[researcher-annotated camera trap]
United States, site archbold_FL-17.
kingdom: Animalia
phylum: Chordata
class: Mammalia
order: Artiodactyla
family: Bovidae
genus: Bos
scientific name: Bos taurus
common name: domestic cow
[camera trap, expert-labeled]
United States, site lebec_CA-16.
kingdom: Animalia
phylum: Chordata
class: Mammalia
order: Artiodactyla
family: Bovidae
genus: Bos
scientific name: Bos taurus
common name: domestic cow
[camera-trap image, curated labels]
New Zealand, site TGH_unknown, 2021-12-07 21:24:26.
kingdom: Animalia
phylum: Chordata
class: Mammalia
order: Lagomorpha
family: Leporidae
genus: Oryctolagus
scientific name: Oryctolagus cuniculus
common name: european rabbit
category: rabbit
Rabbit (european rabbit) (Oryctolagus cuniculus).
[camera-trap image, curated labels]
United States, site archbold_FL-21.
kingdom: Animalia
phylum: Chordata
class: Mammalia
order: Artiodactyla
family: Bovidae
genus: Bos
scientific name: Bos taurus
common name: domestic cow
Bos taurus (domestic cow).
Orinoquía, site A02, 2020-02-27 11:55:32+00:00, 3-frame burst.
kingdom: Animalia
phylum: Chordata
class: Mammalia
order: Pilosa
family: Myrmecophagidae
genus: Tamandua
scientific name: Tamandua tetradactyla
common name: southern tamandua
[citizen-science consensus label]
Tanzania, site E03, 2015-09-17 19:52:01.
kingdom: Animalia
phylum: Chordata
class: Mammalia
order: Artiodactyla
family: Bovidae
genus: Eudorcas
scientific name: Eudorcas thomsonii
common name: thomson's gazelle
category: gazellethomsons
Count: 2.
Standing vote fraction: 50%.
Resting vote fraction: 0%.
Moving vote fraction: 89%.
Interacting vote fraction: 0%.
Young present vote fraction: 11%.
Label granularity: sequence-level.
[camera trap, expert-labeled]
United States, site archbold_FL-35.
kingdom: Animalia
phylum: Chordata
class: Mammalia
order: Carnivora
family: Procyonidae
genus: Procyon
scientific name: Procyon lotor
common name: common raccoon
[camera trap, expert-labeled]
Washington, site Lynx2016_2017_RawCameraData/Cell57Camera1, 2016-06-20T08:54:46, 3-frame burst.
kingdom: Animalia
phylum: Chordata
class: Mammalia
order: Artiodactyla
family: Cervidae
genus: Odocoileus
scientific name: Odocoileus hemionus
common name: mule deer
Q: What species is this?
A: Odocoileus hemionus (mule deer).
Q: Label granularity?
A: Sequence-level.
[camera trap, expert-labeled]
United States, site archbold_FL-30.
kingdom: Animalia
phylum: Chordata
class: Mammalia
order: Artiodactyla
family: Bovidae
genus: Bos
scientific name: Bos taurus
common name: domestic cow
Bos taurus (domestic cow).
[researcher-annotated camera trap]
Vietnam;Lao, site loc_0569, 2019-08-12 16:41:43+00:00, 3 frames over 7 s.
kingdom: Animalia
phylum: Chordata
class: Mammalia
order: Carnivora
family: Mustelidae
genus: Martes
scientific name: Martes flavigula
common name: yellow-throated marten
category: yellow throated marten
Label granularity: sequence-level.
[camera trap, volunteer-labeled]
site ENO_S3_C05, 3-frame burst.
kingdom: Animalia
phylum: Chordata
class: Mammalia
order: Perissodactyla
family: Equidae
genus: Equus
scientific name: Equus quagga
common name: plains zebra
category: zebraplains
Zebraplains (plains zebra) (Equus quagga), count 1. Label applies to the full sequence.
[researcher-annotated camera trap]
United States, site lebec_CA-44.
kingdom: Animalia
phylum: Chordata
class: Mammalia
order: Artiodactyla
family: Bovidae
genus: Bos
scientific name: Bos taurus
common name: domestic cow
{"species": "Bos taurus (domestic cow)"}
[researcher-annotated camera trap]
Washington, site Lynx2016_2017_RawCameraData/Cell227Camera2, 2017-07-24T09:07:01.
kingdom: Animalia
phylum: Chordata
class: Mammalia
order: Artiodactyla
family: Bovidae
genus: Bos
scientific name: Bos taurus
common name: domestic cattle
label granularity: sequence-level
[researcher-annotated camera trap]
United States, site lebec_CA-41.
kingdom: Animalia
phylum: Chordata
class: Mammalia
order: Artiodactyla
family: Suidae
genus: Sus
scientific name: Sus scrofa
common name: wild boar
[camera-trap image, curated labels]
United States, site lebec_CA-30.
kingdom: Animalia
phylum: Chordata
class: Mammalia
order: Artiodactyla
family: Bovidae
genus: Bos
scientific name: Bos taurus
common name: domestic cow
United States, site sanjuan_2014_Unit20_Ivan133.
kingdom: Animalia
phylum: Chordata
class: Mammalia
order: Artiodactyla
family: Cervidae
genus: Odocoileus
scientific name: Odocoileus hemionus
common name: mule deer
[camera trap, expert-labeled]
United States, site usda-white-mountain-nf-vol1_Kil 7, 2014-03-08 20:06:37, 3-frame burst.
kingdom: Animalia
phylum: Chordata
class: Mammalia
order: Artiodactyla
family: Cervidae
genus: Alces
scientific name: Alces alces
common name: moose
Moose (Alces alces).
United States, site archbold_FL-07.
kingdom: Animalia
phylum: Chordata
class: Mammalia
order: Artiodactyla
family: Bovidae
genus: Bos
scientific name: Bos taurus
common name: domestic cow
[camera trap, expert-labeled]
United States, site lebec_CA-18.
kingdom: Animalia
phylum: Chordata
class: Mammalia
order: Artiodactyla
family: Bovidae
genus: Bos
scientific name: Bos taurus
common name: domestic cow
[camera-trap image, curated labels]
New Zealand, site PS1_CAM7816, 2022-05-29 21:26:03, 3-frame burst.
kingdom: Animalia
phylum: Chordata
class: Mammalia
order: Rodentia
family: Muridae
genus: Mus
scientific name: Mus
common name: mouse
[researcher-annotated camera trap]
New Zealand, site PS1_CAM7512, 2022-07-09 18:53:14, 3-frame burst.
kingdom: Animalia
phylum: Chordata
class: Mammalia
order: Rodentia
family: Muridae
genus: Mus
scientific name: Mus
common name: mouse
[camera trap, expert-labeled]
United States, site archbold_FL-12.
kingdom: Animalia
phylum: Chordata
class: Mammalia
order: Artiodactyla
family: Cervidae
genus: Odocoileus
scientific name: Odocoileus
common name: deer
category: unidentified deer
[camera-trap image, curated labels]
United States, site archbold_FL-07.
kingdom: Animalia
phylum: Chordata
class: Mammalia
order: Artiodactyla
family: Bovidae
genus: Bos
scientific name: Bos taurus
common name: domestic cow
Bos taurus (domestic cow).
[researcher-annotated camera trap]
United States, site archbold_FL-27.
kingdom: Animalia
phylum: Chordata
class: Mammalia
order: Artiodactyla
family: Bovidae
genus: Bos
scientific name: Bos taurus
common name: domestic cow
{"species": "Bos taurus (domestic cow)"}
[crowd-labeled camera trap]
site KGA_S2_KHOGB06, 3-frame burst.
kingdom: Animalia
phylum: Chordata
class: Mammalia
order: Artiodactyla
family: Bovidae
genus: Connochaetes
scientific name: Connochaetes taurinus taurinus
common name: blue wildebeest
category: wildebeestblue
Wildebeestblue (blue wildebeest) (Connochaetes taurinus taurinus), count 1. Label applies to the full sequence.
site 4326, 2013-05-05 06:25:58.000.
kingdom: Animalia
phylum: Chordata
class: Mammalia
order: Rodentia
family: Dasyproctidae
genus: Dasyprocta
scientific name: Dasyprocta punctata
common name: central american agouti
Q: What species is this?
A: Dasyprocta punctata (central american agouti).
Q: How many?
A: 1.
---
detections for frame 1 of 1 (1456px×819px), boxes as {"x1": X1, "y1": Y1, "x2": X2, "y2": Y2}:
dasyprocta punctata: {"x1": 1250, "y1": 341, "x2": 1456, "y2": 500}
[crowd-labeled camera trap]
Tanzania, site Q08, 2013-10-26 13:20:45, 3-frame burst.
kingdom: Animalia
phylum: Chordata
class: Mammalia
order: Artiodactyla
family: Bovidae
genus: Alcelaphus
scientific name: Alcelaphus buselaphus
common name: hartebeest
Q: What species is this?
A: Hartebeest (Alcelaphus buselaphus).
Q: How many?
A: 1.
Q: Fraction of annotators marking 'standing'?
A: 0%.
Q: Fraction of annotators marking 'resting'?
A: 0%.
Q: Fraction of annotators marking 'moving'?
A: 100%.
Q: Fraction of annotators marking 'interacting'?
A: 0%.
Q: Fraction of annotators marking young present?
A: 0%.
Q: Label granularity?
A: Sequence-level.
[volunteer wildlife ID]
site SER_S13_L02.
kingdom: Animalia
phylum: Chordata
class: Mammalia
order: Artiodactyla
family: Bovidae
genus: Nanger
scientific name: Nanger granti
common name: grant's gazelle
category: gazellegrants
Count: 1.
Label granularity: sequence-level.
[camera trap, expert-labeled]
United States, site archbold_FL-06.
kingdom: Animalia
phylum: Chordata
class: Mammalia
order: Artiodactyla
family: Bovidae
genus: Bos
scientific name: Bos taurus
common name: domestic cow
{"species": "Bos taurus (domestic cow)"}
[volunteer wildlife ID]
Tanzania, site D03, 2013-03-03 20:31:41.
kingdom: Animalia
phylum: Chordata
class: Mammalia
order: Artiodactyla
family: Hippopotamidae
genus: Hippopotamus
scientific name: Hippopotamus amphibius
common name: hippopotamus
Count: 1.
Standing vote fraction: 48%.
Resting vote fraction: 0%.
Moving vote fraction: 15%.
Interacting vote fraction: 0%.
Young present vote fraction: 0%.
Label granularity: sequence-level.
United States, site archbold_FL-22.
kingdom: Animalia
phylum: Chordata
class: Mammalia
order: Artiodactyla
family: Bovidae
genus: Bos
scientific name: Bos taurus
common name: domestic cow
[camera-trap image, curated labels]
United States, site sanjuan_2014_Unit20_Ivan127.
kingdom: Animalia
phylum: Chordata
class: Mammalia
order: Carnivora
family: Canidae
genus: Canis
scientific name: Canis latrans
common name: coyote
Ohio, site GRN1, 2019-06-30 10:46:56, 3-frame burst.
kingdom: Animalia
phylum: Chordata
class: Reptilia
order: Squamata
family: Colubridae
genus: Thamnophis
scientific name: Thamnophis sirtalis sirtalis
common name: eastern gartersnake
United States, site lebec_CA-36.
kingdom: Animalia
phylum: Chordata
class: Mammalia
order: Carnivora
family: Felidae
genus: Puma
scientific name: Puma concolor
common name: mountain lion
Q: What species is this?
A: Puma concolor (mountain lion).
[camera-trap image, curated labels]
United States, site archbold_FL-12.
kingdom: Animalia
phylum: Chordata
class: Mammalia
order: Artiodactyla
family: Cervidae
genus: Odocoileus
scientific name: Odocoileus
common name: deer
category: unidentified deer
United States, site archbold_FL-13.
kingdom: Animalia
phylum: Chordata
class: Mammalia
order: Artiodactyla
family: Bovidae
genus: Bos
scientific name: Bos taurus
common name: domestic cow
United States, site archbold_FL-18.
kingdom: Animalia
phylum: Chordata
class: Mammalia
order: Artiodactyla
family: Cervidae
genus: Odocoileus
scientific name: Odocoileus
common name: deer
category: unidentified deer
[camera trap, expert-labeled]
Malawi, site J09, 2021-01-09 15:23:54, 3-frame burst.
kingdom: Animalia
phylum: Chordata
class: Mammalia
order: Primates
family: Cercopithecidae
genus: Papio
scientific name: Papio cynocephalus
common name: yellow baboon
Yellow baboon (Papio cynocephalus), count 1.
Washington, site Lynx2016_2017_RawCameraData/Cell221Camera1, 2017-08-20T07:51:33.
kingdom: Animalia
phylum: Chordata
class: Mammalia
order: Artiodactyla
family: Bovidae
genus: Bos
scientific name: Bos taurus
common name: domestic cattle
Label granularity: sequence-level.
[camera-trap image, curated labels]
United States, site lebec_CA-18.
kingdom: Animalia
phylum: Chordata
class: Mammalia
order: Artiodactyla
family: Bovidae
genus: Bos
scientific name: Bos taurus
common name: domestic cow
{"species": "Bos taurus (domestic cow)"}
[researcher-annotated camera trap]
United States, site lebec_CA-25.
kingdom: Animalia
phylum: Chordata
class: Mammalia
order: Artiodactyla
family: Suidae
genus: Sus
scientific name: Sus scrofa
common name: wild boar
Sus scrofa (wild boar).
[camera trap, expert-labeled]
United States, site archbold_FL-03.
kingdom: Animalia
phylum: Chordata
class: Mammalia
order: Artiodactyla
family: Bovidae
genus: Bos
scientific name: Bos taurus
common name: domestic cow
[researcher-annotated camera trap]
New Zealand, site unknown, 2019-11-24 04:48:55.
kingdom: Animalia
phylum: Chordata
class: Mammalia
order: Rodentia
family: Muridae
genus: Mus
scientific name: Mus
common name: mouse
-=-=-
Brief: Once you reach the line with "order: Pilosa" in the data above, copy it and every line after it exactly, up to and including the line with "Young present vote fraction: 11%.".

Result below:
order: Pilosa
family: Myrmecophagidae
genus: Tamandua
scientific name: Tamandua tetradactyla
common name: southern tamandua
[citizen-science consensus label]
Tanzania, site E03, 2015-09-17 19:52:01.
kingdom: Animalia
phylum: Chordata
class: Mammalia
order: Artiodactyla
family: Bovidae
genus: Eudorcas
scientific name: Eudorcas thomsonii
common name: thomson's gazelle
category: gazellethomsons
Count: 2.
Standing vote fraction: 50%.
Resting vote fraction: 0%.
Moving vote fraction: 89%.
Interacting vote fraction: 0%.
Young present vote fraction: 11%.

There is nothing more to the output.